• **AIM**:
Write out each of the following rows exactly, word for word, without changing anything.
..........
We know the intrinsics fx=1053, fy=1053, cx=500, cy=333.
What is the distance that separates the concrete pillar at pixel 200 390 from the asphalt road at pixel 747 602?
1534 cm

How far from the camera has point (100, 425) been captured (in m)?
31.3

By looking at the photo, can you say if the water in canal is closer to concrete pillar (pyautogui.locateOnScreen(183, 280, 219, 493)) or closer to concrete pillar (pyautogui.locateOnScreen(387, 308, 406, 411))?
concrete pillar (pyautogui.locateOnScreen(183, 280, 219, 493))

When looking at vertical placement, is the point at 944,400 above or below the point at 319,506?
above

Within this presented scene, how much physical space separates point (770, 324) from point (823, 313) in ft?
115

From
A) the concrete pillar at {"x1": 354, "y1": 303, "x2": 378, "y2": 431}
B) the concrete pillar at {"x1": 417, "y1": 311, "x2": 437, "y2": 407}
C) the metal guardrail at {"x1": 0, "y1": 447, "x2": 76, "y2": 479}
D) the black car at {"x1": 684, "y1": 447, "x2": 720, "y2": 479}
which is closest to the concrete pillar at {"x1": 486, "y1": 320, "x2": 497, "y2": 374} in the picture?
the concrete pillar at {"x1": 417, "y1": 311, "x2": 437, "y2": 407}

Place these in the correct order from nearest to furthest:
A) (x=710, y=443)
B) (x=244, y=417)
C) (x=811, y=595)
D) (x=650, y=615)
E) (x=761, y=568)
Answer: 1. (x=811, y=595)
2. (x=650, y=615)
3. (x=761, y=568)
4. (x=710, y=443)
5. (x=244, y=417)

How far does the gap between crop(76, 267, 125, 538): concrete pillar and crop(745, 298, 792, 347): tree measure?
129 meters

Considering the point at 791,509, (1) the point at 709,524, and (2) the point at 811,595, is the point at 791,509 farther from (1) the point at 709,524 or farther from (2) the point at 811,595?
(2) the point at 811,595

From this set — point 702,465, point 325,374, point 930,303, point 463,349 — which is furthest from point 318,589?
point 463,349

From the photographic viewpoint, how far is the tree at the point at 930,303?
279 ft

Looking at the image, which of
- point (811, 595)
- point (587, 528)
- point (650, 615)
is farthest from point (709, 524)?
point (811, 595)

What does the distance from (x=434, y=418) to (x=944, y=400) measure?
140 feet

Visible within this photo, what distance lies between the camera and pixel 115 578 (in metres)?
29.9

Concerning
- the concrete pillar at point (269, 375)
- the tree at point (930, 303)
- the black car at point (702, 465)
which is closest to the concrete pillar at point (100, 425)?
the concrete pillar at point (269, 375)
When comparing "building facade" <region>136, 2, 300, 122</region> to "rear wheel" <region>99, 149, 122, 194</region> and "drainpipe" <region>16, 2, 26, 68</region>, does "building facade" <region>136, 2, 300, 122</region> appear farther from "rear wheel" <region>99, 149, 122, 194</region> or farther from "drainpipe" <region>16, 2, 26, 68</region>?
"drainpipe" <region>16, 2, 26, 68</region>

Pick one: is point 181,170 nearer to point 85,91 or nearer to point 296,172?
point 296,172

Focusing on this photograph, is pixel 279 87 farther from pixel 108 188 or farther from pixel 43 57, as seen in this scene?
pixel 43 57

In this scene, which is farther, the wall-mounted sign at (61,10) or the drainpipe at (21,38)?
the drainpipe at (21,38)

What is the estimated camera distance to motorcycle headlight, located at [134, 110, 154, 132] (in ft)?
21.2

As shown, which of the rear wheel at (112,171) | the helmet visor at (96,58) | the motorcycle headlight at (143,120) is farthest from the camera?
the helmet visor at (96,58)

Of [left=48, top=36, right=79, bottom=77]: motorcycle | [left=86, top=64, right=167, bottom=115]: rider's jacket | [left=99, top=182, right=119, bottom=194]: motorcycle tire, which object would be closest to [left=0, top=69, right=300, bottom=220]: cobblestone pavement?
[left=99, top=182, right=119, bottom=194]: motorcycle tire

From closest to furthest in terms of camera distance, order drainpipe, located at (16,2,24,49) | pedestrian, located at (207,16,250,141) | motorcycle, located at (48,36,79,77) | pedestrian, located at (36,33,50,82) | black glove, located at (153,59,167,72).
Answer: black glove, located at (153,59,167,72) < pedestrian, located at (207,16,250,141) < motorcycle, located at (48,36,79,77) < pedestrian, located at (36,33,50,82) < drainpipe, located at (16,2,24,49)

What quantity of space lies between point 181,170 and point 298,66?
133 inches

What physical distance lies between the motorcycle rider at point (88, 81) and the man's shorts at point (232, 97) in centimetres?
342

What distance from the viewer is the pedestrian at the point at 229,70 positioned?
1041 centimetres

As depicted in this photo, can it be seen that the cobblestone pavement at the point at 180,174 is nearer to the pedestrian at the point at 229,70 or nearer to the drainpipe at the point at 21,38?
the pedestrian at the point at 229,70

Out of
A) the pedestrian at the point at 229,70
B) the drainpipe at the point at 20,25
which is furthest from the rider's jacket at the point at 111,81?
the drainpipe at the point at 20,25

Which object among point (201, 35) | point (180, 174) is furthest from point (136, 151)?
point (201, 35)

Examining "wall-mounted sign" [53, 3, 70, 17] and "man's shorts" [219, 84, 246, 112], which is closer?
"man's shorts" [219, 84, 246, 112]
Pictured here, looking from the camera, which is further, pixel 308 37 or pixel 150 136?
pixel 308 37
..........
• **COMPLETE ANSWER**:
We know the intrinsics fx=1053, fy=1053, cx=500, cy=333.
What is the distance that separates the concrete pillar at pixel 200 390 from the asphalt road at pixel 747 602?
1534 cm

How far from the camera has point (100, 425) been captured (in m)?
31.3

By looking at the photo, can you say if the water in canal is closer to concrete pillar (pyautogui.locateOnScreen(183, 280, 219, 493)) or closer to concrete pillar (pyautogui.locateOnScreen(387, 308, 406, 411))?
concrete pillar (pyautogui.locateOnScreen(183, 280, 219, 493))

When looking at vertical placement, is the point at 944,400 above or below the point at 319,506?
above

Within this presented scene, how much physical space separates point (770, 324) from point (823, 313) in ft?
115

From
A) the concrete pillar at {"x1": 354, "y1": 303, "x2": 378, "y2": 431}
B) the concrete pillar at {"x1": 417, "y1": 311, "x2": 437, "y2": 407}
C) the metal guardrail at {"x1": 0, "y1": 447, "x2": 76, "y2": 479}
D) the black car at {"x1": 684, "y1": 447, "x2": 720, "y2": 479}
which is closest to the concrete pillar at {"x1": 486, "y1": 320, "x2": 497, "y2": 374} in the picture?
the concrete pillar at {"x1": 417, "y1": 311, "x2": 437, "y2": 407}

Place these in the correct order from nearest to furthest:
A) (x=710, y=443)
B) (x=244, y=417)
C) (x=811, y=595)
D) (x=650, y=615)
E) (x=761, y=568)
Answer: 1. (x=811, y=595)
2. (x=650, y=615)
3. (x=761, y=568)
4. (x=710, y=443)
5. (x=244, y=417)

How far does the gap between crop(76, 267, 125, 538): concrete pillar and crop(745, 298, 792, 347): tree measure?
129 meters

Considering the point at 791,509, (1) the point at 709,524, and (2) the point at 811,595, is the point at 791,509 farther from (1) the point at 709,524 or farther from (2) the point at 811,595?
(2) the point at 811,595

From this set — point 702,465, point 325,374, point 930,303, point 463,349 — which is furthest from point 318,589?
point 463,349

From the photographic viewpoint, how far is the tree at the point at 930,303?
279 ft

Looking at the image, which of
- point (811, 595)
- point (587, 528)
- point (650, 615)
is farthest from point (709, 524)?
point (811, 595)

What does the distance from (x=434, y=418) to (x=944, y=400) measure?
140 feet

Visible within this photo, what distance lies between the camera and pixel 115 578 (in metres)?
29.9

Concerning
- the concrete pillar at point (269, 375)
- the tree at point (930, 303)
- the black car at point (702, 465)
which is closest to the concrete pillar at point (100, 425)?
the concrete pillar at point (269, 375)
When comparing "building facade" <region>136, 2, 300, 122</region> to "rear wheel" <region>99, 149, 122, 194</region> and "drainpipe" <region>16, 2, 26, 68</region>, does "building facade" <region>136, 2, 300, 122</region> appear farther from "rear wheel" <region>99, 149, 122, 194</region> or farther from "drainpipe" <region>16, 2, 26, 68</region>?
"drainpipe" <region>16, 2, 26, 68</region>

Pick one: is point 181,170 nearer to point 85,91 or nearer to point 296,172?
point 296,172

Focusing on this photograph, is pixel 279 87 farther from pixel 108 188 or farther from pixel 43 57, as seen in this scene?
pixel 43 57

In this scene, which is farther, the wall-mounted sign at (61,10) or the drainpipe at (21,38)?
the drainpipe at (21,38)

What is the estimated camera distance to motorcycle headlight, located at [134, 110, 154, 132] (in ft)?
21.2

As shown, which of the rear wheel at (112,171) | the helmet visor at (96,58) | the motorcycle headlight at (143,120) is farthest from the camera?
the helmet visor at (96,58)

Of [left=48, top=36, right=79, bottom=77]: motorcycle | [left=86, top=64, right=167, bottom=115]: rider's jacket | [left=99, top=182, right=119, bottom=194]: motorcycle tire, which object would be closest to [left=0, top=69, right=300, bottom=220]: cobblestone pavement?
[left=99, top=182, right=119, bottom=194]: motorcycle tire

From closest to furthest in terms of camera distance, order drainpipe, located at (16,2,24,49) | pedestrian, located at (207,16,250,141) | motorcycle, located at (48,36,79,77) | pedestrian, located at (36,33,50,82) | black glove, located at (153,59,167,72).
Answer: black glove, located at (153,59,167,72) < pedestrian, located at (207,16,250,141) < motorcycle, located at (48,36,79,77) < pedestrian, located at (36,33,50,82) < drainpipe, located at (16,2,24,49)

What quantity of space lies between point 181,170 and point 298,66?
133 inches

What physical distance lies between the motorcycle rider at point (88, 81) and the man's shorts at point (232, 97) in centimetres?
342

What distance from the viewer is the pedestrian at the point at 229,70 positioned?
1041 centimetres

As depicted in this photo, can it be seen that the cobblestone pavement at the point at 180,174 is nearer to the pedestrian at the point at 229,70 or nearer to the drainpipe at the point at 21,38?
the pedestrian at the point at 229,70

Out of
A) the pedestrian at the point at 229,70
B) the drainpipe at the point at 20,25
which is furthest from the rider's jacket at the point at 111,81?
the drainpipe at the point at 20,25

Which object among point (201, 35) | point (180, 174) is furthest from point (136, 151)?
point (201, 35)

Examining "wall-mounted sign" [53, 3, 70, 17] and "man's shorts" [219, 84, 246, 112], which is closer?
"man's shorts" [219, 84, 246, 112]
Pictured here, looking from the camera, which is further, pixel 308 37 or pixel 150 136?
pixel 308 37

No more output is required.